DOCUMENT SEGMENT ->
Margaret Robinson is a Canadian Mi’kmaq feminist scholar and activist noted for her research on sexuality, specifically bisexuality, sexual and gender minority people's experiences of mental health and Indigenous health.  She is currently an assistant professor at Dalhousie University.

Biography
Robinson received a M.A. in Theology in 2001 and a Ph.D in Theology in 2009, both from the University of Toronto. She was a past co-chair of the Dyke March, project coordinator of the Risk & Resilience project, and project lead for the Bisexuality Disclosure Kit. She is a vegan and presents at conferences and community events on Indigenous veganism.

Career
Recent publications on bisexuality and mental health include bisexual women's use of cannabis, the experiences of bisexual people in seeking mental health supports, and bisexuality, poverty and mental health.
From 2014 to 2016 Robinson was the Researcher in Residence in Indigenous Health at the Ontario HIV Treatment Network in Toronto. Robinson has received numerous fellowships and major grants, including a 2015 Canada Council for the Arts grant for Aboriginal Writing used towards a residency at the Banff Centre. In 2017, Robinson was appointed vice-chair of the Canadian Institute of Health Research's Indigenous Health Advisory Board.

Activism
In 2011, Robinson was the Project Coordinator of the "This is Our Community" poster and postcard campaign, developed with Rainbow Health Ontario in order to challenge biphobia. The project, which consisted of 4 posters featuring identities "erased" via biphobia (such as bisexual and femme, bisexual and Black, bisexual and trans) received international attention, including coverage in The Advocate.  She is a former facilitator with both the Toronto Bisexual Network and Bisexual Women of Toronto groups, as well as director of the Toronto Bisexuality Education Project.

STORED RECORDS ->
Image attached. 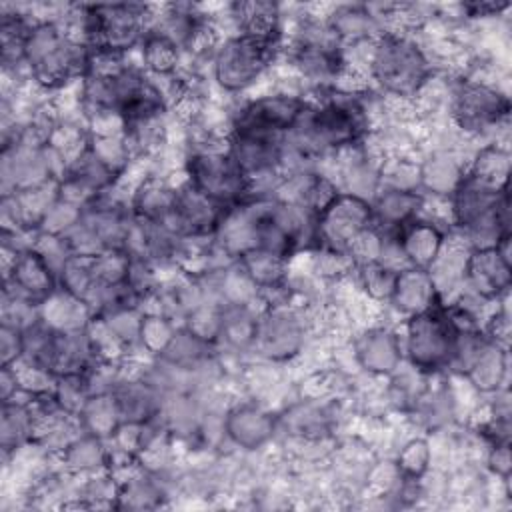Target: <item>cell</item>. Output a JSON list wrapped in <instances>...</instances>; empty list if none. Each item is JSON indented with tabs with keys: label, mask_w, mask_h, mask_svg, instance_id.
Masks as SVG:
<instances>
[{
	"label": "cell",
	"mask_w": 512,
	"mask_h": 512,
	"mask_svg": "<svg viewBox=\"0 0 512 512\" xmlns=\"http://www.w3.org/2000/svg\"><path fill=\"white\" fill-rule=\"evenodd\" d=\"M430 466V446L422 438L406 442L398 454L396 470L406 480H420Z\"/></svg>",
	"instance_id": "35"
},
{
	"label": "cell",
	"mask_w": 512,
	"mask_h": 512,
	"mask_svg": "<svg viewBox=\"0 0 512 512\" xmlns=\"http://www.w3.org/2000/svg\"><path fill=\"white\" fill-rule=\"evenodd\" d=\"M176 188L160 176H146L132 192L130 210L136 218L164 226L172 216Z\"/></svg>",
	"instance_id": "20"
},
{
	"label": "cell",
	"mask_w": 512,
	"mask_h": 512,
	"mask_svg": "<svg viewBox=\"0 0 512 512\" xmlns=\"http://www.w3.org/2000/svg\"><path fill=\"white\" fill-rule=\"evenodd\" d=\"M58 288V272L34 246L10 256V264L4 272L2 292L40 306Z\"/></svg>",
	"instance_id": "12"
},
{
	"label": "cell",
	"mask_w": 512,
	"mask_h": 512,
	"mask_svg": "<svg viewBox=\"0 0 512 512\" xmlns=\"http://www.w3.org/2000/svg\"><path fill=\"white\" fill-rule=\"evenodd\" d=\"M440 300L442 298L428 270L414 268V266H406L398 270L390 302L406 318L432 308Z\"/></svg>",
	"instance_id": "18"
},
{
	"label": "cell",
	"mask_w": 512,
	"mask_h": 512,
	"mask_svg": "<svg viewBox=\"0 0 512 512\" xmlns=\"http://www.w3.org/2000/svg\"><path fill=\"white\" fill-rule=\"evenodd\" d=\"M78 420H80L84 432H88L96 438H102V440L112 438L122 424L120 408H118L114 394L112 392L92 394L86 400V404L82 406Z\"/></svg>",
	"instance_id": "24"
},
{
	"label": "cell",
	"mask_w": 512,
	"mask_h": 512,
	"mask_svg": "<svg viewBox=\"0 0 512 512\" xmlns=\"http://www.w3.org/2000/svg\"><path fill=\"white\" fill-rule=\"evenodd\" d=\"M460 328L456 326L448 304L440 300L432 308L406 318L402 350L420 374H436L452 366Z\"/></svg>",
	"instance_id": "4"
},
{
	"label": "cell",
	"mask_w": 512,
	"mask_h": 512,
	"mask_svg": "<svg viewBox=\"0 0 512 512\" xmlns=\"http://www.w3.org/2000/svg\"><path fill=\"white\" fill-rule=\"evenodd\" d=\"M102 438H96L88 432H82L74 438L60 454L66 468L74 472H94L108 466L110 452L104 448Z\"/></svg>",
	"instance_id": "31"
},
{
	"label": "cell",
	"mask_w": 512,
	"mask_h": 512,
	"mask_svg": "<svg viewBox=\"0 0 512 512\" xmlns=\"http://www.w3.org/2000/svg\"><path fill=\"white\" fill-rule=\"evenodd\" d=\"M38 318L52 330L76 332L84 330L94 314L84 300L76 298L64 288H58L38 306Z\"/></svg>",
	"instance_id": "21"
},
{
	"label": "cell",
	"mask_w": 512,
	"mask_h": 512,
	"mask_svg": "<svg viewBox=\"0 0 512 512\" xmlns=\"http://www.w3.org/2000/svg\"><path fill=\"white\" fill-rule=\"evenodd\" d=\"M280 50L282 34H230L212 52L214 80L226 92H242L258 82Z\"/></svg>",
	"instance_id": "5"
},
{
	"label": "cell",
	"mask_w": 512,
	"mask_h": 512,
	"mask_svg": "<svg viewBox=\"0 0 512 512\" xmlns=\"http://www.w3.org/2000/svg\"><path fill=\"white\" fill-rule=\"evenodd\" d=\"M372 226L370 200L340 192L338 198L316 216L314 248H330L348 252L354 238Z\"/></svg>",
	"instance_id": "8"
},
{
	"label": "cell",
	"mask_w": 512,
	"mask_h": 512,
	"mask_svg": "<svg viewBox=\"0 0 512 512\" xmlns=\"http://www.w3.org/2000/svg\"><path fill=\"white\" fill-rule=\"evenodd\" d=\"M510 238L496 246L472 248L464 262V284L482 300H500L508 294L512 282V264L508 256Z\"/></svg>",
	"instance_id": "10"
},
{
	"label": "cell",
	"mask_w": 512,
	"mask_h": 512,
	"mask_svg": "<svg viewBox=\"0 0 512 512\" xmlns=\"http://www.w3.org/2000/svg\"><path fill=\"white\" fill-rule=\"evenodd\" d=\"M258 316L252 306H222L220 308V332L218 342L234 352H242L254 346Z\"/></svg>",
	"instance_id": "25"
},
{
	"label": "cell",
	"mask_w": 512,
	"mask_h": 512,
	"mask_svg": "<svg viewBox=\"0 0 512 512\" xmlns=\"http://www.w3.org/2000/svg\"><path fill=\"white\" fill-rule=\"evenodd\" d=\"M356 270H358L360 286L370 298L390 300L396 284V274H398L396 268L386 266L382 262H366V264H358Z\"/></svg>",
	"instance_id": "34"
},
{
	"label": "cell",
	"mask_w": 512,
	"mask_h": 512,
	"mask_svg": "<svg viewBox=\"0 0 512 512\" xmlns=\"http://www.w3.org/2000/svg\"><path fill=\"white\" fill-rule=\"evenodd\" d=\"M24 354V330L2 322L0 326V366H14Z\"/></svg>",
	"instance_id": "36"
},
{
	"label": "cell",
	"mask_w": 512,
	"mask_h": 512,
	"mask_svg": "<svg viewBox=\"0 0 512 512\" xmlns=\"http://www.w3.org/2000/svg\"><path fill=\"white\" fill-rule=\"evenodd\" d=\"M306 106L308 100L288 92L260 96L246 102L234 114L232 128H250L258 132L286 136L300 120Z\"/></svg>",
	"instance_id": "11"
},
{
	"label": "cell",
	"mask_w": 512,
	"mask_h": 512,
	"mask_svg": "<svg viewBox=\"0 0 512 512\" xmlns=\"http://www.w3.org/2000/svg\"><path fill=\"white\" fill-rule=\"evenodd\" d=\"M186 182L222 208L248 200L254 192L252 180L230 156L228 148H196L186 158Z\"/></svg>",
	"instance_id": "7"
},
{
	"label": "cell",
	"mask_w": 512,
	"mask_h": 512,
	"mask_svg": "<svg viewBox=\"0 0 512 512\" xmlns=\"http://www.w3.org/2000/svg\"><path fill=\"white\" fill-rule=\"evenodd\" d=\"M214 348H216V344L202 340L200 336H196L182 324V326H178L174 338L170 340L168 348L162 352V356L158 360L172 364L180 370L194 372L212 360Z\"/></svg>",
	"instance_id": "23"
},
{
	"label": "cell",
	"mask_w": 512,
	"mask_h": 512,
	"mask_svg": "<svg viewBox=\"0 0 512 512\" xmlns=\"http://www.w3.org/2000/svg\"><path fill=\"white\" fill-rule=\"evenodd\" d=\"M84 14V44L118 54L140 46L154 20L150 6L134 2L90 4L84 6Z\"/></svg>",
	"instance_id": "6"
},
{
	"label": "cell",
	"mask_w": 512,
	"mask_h": 512,
	"mask_svg": "<svg viewBox=\"0 0 512 512\" xmlns=\"http://www.w3.org/2000/svg\"><path fill=\"white\" fill-rule=\"evenodd\" d=\"M466 170L448 154H434L418 168V184L432 194L450 196Z\"/></svg>",
	"instance_id": "30"
},
{
	"label": "cell",
	"mask_w": 512,
	"mask_h": 512,
	"mask_svg": "<svg viewBox=\"0 0 512 512\" xmlns=\"http://www.w3.org/2000/svg\"><path fill=\"white\" fill-rule=\"evenodd\" d=\"M334 36L344 42H362L372 38V32L378 28V18L372 14L368 6L362 4H348L338 6L326 20Z\"/></svg>",
	"instance_id": "26"
},
{
	"label": "cell",
	"mask_w": 512,
	"mask_h": 512,
	"mask_svg": "<svg viewBox=\"0 0 512 512\" xmlns=\"http://www.w3.org/2000/svg\"><path fill=\"white\" fill-rule=\"evenodd\" d=\"M228 152L254 184V178L274 176L284 166V136L230 128Z\"/></svg>",
	"instance_id": "13"
},
{
	"label": "cell",
	"mask_w": 512,
	"mask_h": 512,
	"mask_svg": "<svg viewBox=\"0 0 512 512\" xmlns=\"http://www.w3.org/2000/svg\"><path fill=\"white\" fill-rule=\"evenodd\" d=\"M368 72L386 94L402 100L420 96L432 80V64L426 52L404 32H380L374 38Z\"/></svg>",
	"instance_id": "3"
},
{
	"label": "cell",
	"mask_w": 512,
	"mask_h": 512,
	"mask_svg": "<svg viewBox=\"0 0 512 512\" xmlns=\"http://www.w3.org/2000/svg\"><path fill=\"white\" fill-rule=\"evenodd\" d=\"M356 360L374 374H392L402 362V340L388 328H370L354 344Z\"/></svg>",
	"instance_id": "19"
},
{
	"label": "cell",
	"mask_w": 512,
	"mask_h": 512,
	"mask_svg": "<svg viewBox=\"0 0 512 512\" xmlns=\"http://www.w3.org/2000/svg\"><path fill=\"white\" fill-rule=\"evenodd\" d=\"M304 346V324L288 306L266 308L258 316L254 348L268 360H290Z\"/></svg>",
	"instance_id": "14"
},
{
	"label": "cell",
	"mask_w": 512,
	"mask_h": 512,
	"mask_svg": "<svg viewBox=\"0 0 512 512\" xmlns=\"http://www.w3.org/2000/svg\"><path fill=\"white\" fill-rule=\"evenodd\" d=\"M176 330H178V326H176L174 318H170L162 312H146L140 322L138 342L148 354L160 358L162 352L168 348L170 340L174 338Z\"/></svg>",
	"instance_id": "33"
},
{
	"label": "cell",
	"mask_w": 512,
	"mask_h": 512,
	"mask_svg": "<svg viewBox=\"0 0 512 512\" xmlns=\"http://www.w3.org/2000/svg\"><path fill=\"white\" fill-rule=\"evenodd\" d=\"M236 262L246 272V276L256 284L258 292L266 288H274L288 280V274H286L288 260L278 254L254 248L244 252L240 258H236Z\"/></svg>",
	"instance_id": "29"
},
{
	"label": "cell",
	"mask_w": 512,
	"mask_h": 512,
	"mask_svg": "<svg viewBox=\"0 0 512 512\" xmlns=\"http://www.w3.org/2000/svg\"><path fill=\"white\" fill-rule=\"evenodd\" d=\"M276 430V418L256 404H238L224 418V434L244 450L264 446Z\"/></svg>",
	"instance_id": "17"
},
{
	"label": "cell",
	"mask_w": 512,
	"mask_h": 512,
	"mask_svg": "<svg viewBox=\"0 0 512 512\" xmlns=\"http://www.w3.org/2000/svg\"><path fill=\"white\" fill-rule=\"evenodd\" d=\"M14 396L2 402V420H0V446L4 456L16 454V450L34 442V416L28 404V394L24 400Z\"/></svg>",
	"instance_id": "22"
},
{
	"label": "cell",
	"mask_w": 512,
	"mask_h": 512,
	"mask_svg": "<svg viewBox=\"0 0 512 512\" xmlns=\"http://www.w3.org/2000/svg\"><path fill=\"white\" fill-rule=\"evenodd\" d=\"M88 46L72 38L60 22L38 18L24 42V66L30 80L44 90H56L84 76Z\"/></svg>",
	"instance_id": "1"
},
{
	"label": "cell",
	"mask_w": 512,
	"mask_h": 512,
	"mask_svg": "<svg viewBox=\"0 0 512 512\" xmlns=\"http://www.w3.org/2000/svg\"><path fill=\"white\" fill-rule=\"evenodd\" d=\"M508 114V96L490 84L466 80L454 90L452 118L464 132L480 134L496 128L508 118Z\"/></svg>",
	"instance_id": "9"
},
{
	"label": "cell",
	"mask_w": 512,
	"mask_h": 512,
	"mask_svg": "<svg viewBox=\"0 0 512 512\" xmlns=\"http://www.w3.org/2000/svg\"><path fill=\"white\" fill-rule=\"evenodd\" d=\"M394 242L406 266L428 270L444 250L446 238L434 222L416 216L394 234Z\"/></svg>",
	"instance_id": "15"
},
{
	"label": "cell",
	"mask_w": 512,
	"mask_h": 512,
	"mask_svg": "<svg viewBox=\"0 0 512 512\" xmlns=\"http://www.w3.org/2000/svg\"><path fill=\"white\" fill-rule=\"evenodd\" d=\"M508 172H510V152L498 144L484 146L472 160L470 170H466V174L498 188L508 184Z\"/></svg>",
	"instance_id": "32"
},
{
	"label": "cell",
	"mask_w": 512,
	"mask_h": 512,
	"mask_svg": "<svg viewBox=\"0 0 512 512\" xmlns=\"http://www.w3.org/2000/svg\"><path fill=\"white\" fill-rule=\"evenodd\" d=\"M238 32L256 36L282 34L280 8L272 2H238L230 6Z\"/></svg>",
	"instance_id": "27"
},
{
	"label": "cell",
	"mask_w": 512,
	"mask_h": 512,
	"mask_svg": "<svg viewBox=\"0 0 512 512\" xmlns=\"http://www.w3.org/2000/svg\"><path fill=\"white\" fill-rule=\"evenodd\" d=\"M452 222L474 240V248L496 246L510 238V198L508 184L492 186L464 172L450 194Z\"/></svg>",
	"instance_id": "2"
},
{
	"label": "cell",
	"mask_w": 512,
	"mask_h": 512,
	"mask_svg": "<svg viewBox=\"0 0 512 512\" xmlns=\"http://www.w3.org/2000/svg\"><path fill=\"white\" fill-rule=\"evenodd\" d=\"M488 464L492 466V470L496 474H500L502 478L510 476V444H492L490 448V456H488Z\"/></svg>",
	"instance_id": "37"
},
{
	"label": "cell",
	"mask_w": 512,
	"mask_h": 512,
	"mask_svg": "<svg viewBox=\"0 0 512 512\" xmlns=\"http://www.w3.org/2000/svg\"><path fill=\"white\" fill-rule=\"evenodd\" d=\"M140 52H142L144 72L162 76V78H170L176 74L182 54H184L178 44H174L168 36H164L152 28L146 32V36L140 44Z\"/></svg>",
	"instance_id": "28"
},
{
	"label": "cell",
	"mask_w": 512,
	"mask_h": 512,
	"mask_svg": "<svg viewBox=\"0 0 512 512\" xmlns=\"http://www.w3.org/2000/svg\"><path fill=\"white\" fill-rule=\"evenodd\" d=\"M506 8H510L508 2H472V4H464V12H468L470 18L498 16Z\"/></svg>",
	"instance_id": "38"
},
{
	"label": "cell",
	"mask_w": 512,
	"mask_h": 512,
	"mask_svg": "<svg viewBox=\"0 0 512 512\" xmlns=\"http://www.w3.org/2000/svg\"><path fill=\"white\" fill-rule=\"evenodd\" d=\"M372 206V226L386 236H394L406 222L418 216L422 194L416 188H392L376 192Z\"/></svg>",
	"instance_id": "16"
}]
</instances>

REQUIRED ACTIONS ->
1. Please say whether each statement agrees with the Margaret Robinson biography, answering yes or no and quoting the deciding words: (a) Robinson earned both of her Theology degrees at the University of Toronto; (b) Robinson served as Researcher in Residence at the Ontario HIV Treatment Network until 2017; (c) the "This is Our Community" campaign consisted of four posters.
2. According to the Margaret Robinson biography, why was the "This is Our Community" poster and postcard campaign developed?

SOLUTIONS IN ORDER ->
1.
(a) Yes: "both from the University of Toronto."
(b) No: "From 2014 to 2016 Robinson was the Researcher in Residence in Indigenous Health at the Ontario HIV Treatment Network in Toronto."
(c) Yes: "The project, which consisted of 4 posters"

2. It was developed with Rainbow Health Ontario to challenge biphobia. Its posters featured identities "erased" via biphobia, such as bisexual and femme, bisexual and Black, and bisexual and trans.